解析天池大赛O2O第一名 extract_feature.py 提取特征

本文涉及的产品
公共DNS(含HTTPDNS解析),每月1000万次HTTP解析
全局流量管理 GTM,标准版 1个月
云解析 DNS,旗舰版 1个月
简介: 读取数据dataset split:(date_received)dateset3: 20160701~20160731 (113640),features3 from 20160315~20160630 (off_test)datese...

读取数据

  • dataset split:
    • (date_received)
    • dateset3: 20160701~20160731 (113640),features3 from 20160315~20160630 (off_test)
    • dateset2: 20160515~20160615 (258446),features2 from 20160201~20160514
    • dateset1: 20160414~20160514 (138303),features1 from 20160101~20160413
import pandas as pd
import numpy as np
from datetime import date

off_train = pd.read_csv('data/ccf_offline_stage1_train.csv',header=None,dtype='str')
off_train.columns = ['user_id','merchant_id','coupon_id','discount_rate','distance','date_received','date']
off_train = off_train.where(off_train.notnull(),'null')

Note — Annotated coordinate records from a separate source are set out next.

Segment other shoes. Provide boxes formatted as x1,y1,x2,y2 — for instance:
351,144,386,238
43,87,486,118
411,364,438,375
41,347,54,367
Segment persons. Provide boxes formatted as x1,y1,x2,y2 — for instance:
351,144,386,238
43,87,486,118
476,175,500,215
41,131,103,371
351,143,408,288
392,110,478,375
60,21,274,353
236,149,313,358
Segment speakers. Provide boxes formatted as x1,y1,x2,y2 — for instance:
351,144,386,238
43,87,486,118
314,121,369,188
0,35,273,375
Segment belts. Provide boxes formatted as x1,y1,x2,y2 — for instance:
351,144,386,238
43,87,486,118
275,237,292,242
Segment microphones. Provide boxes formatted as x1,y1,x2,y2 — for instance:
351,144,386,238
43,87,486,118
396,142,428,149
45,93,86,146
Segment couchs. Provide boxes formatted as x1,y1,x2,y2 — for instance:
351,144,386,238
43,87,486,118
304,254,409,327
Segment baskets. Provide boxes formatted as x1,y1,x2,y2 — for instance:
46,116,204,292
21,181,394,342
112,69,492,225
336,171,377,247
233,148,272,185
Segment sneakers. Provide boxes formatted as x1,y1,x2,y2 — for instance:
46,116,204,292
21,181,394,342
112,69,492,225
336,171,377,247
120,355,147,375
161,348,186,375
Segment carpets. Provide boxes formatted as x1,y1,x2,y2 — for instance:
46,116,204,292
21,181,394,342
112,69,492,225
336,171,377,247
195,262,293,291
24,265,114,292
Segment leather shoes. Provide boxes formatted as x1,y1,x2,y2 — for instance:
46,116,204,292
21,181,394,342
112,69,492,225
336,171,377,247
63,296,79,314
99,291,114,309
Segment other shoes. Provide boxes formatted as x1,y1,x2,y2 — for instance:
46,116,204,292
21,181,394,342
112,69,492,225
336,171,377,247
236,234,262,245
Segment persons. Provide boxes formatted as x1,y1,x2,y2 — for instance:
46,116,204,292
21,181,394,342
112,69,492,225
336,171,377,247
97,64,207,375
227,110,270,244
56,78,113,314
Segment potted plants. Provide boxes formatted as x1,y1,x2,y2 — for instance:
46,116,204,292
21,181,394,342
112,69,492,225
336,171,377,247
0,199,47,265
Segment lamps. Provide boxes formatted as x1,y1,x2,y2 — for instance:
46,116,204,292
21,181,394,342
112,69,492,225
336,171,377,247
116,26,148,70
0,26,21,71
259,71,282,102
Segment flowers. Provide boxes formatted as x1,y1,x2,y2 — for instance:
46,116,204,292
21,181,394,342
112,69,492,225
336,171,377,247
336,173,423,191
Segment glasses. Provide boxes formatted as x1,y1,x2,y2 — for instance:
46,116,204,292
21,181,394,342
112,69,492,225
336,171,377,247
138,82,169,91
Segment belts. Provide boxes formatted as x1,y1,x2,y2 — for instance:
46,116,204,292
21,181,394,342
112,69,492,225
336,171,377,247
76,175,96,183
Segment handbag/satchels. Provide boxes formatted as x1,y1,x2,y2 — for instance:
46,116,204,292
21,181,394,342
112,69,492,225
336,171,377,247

off_test = pd.read_csv('data/ccf_offline_stage1_test_revised.csv',header=None)
off_test.columns = ['user_id','merchant_id','coupon_id','discount_rate','distance','date_received']
off_test = off_test.where(off_test.notnull(),'null')
#11429826 record(872357 with coupon_id),762858 user(267448 in off_train)
on_train = pd.read_csv('data/ccf_online_stage1_train.csv',header=None)
on_train.columns = ['user_id','merchant_id','action','coupon_id','discount_rate','date_received','date']
on_train = on_train.where(on_train.notnull(),'null')

dataset3 = off_test
feature3 = off_train[((off_train.date>='20160315')&(off_train.date<='20160630'))|((off_train.date=='null')&(off_train.date_received>='20160315')&(off_train.date_received<='20160630'))]
dataset2 = off_train[(off_train.date_received>='20160515')&(off_train.date_received<='20160615')]
feature2 = off_train[(off_train.date>='20160201')&(off_train.date<='20160514')|((off_train.date=='null')&(off_train.date_received>='20160201')&(off_train.date_received<='20160514'))]
dataset1 = off_train[(off_train.date_received>='20160414')&(off_train.date_received<='20160514')]
feature1 = off_train[(off_train.date>='20160101')&(off_train.date<='20160413')|((off_train.date=='null')&(off_train.date_received>='20160101')&(off_train.date_received<='20160413'))]


OtherFeatures 特征表构建

  • other feature:
    • this_month_user_receive_all_coupon_count
    • this_month_user_receive_same_coupon_count
    • this_month_user_receive_same_coupon_lastone
    • this_month_user_receive_same_coupon_firstone
    • this_day_user_receive_all_coupon_count
    • this_day_user_receive_same_coupon_count
    • day_gap_before, day_gap_after (receive the same coupon)
# 这部分是对dataset3进行特征提取,提取结果输出到'data/other_feature3.csv',后面还需要分别对dataset2和dataset1提取OtherFeatures
t = dataset3[['user_id']]

t['this_month_user_receive_all_coupon_count'] = 1

t = t.groupby('user_id').agg('sum').reset_index()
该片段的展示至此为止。